Last week, I wasn’t right. All the signs were there: a cold, lethargy, and not getting good rest.  Sure, I was still working out and eating well, but I just knew something wasn’t right. Tuesday, I went home early as a precaution, took a nice nap and felt better. With both Wednesday and Thursday being big days at work, I “toughened” it out, knowing deep down that I still wasn’t well. My symptoms became worse, including the chills, fever, and serious congestion.  I went into the doctor’s office on Friday and after a series of tests, including a chest x-ray, was diagnosed with the flu and a slight case of pneumonia (which would have been even worse had a I waited another day.) My doctor prescribed medicines to help get me on the road to recovery. Among the many things he said to me as I was getting ready to leave, one thing I wasn’t ready for… he said I had to be in bed for a week and that the less I did, the better it would be for me.

Now, for those who know me well, being forced to be in bed for a week with nothing to do, is like taking away Biv out of Bell Biv Devoe or taking Jinx away from Max or taking away Zack Morris’ car phone…. in bed for a week? YUCK! Those words haunted my mind on the drive home, but, for as bad as I was feeling at the time, bed sounded just fine.  After Sunday’s Superbowl, I started feeling better. My fever broke and my appetite was coming back.  I dusted off my XBox and started playing some games, watched terrible daytime TV, and even starting watching Alias again on Netflix to pass some of the time. I also did my coursework in preparation for class this weekend. As I got the clean bill of health from my doctor yesterday, I reflected on the time spent in bed and thought of three lessons I wanted to share with you, in hopes you don’t have to suffer the same fate I did.

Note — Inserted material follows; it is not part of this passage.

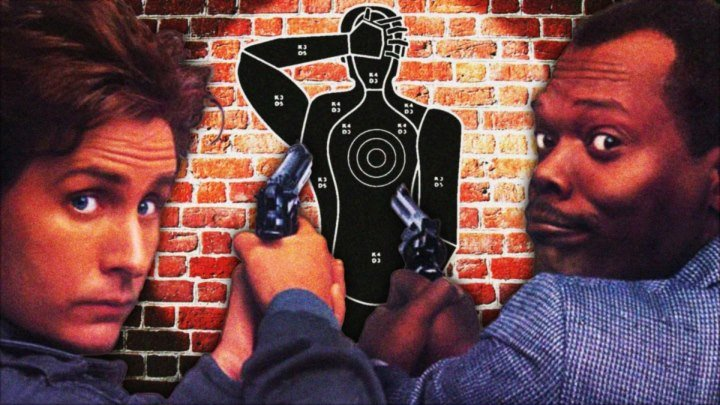 Заряженное оружие 1993 боевик, комедия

Lesson #1: Listen To Your Body
This sounds obvious, but with all the daily noise in our lives, its often hard to hear. The organized chaos of our routines often masks the signals being sent from our bodies that something is wrong. I would have traded two days of hard rest if I knew that it could have saved me a week. The truth is that while listening to your body is one thing, doing what it is telling you is another. When you more tired than usual, notice that little scratch in your throat, see the bags under your eyes looking a bit darker, or realizing that you are not feeling hungry enough to eat…. those are just some of the things warning you to slow down or stop all together.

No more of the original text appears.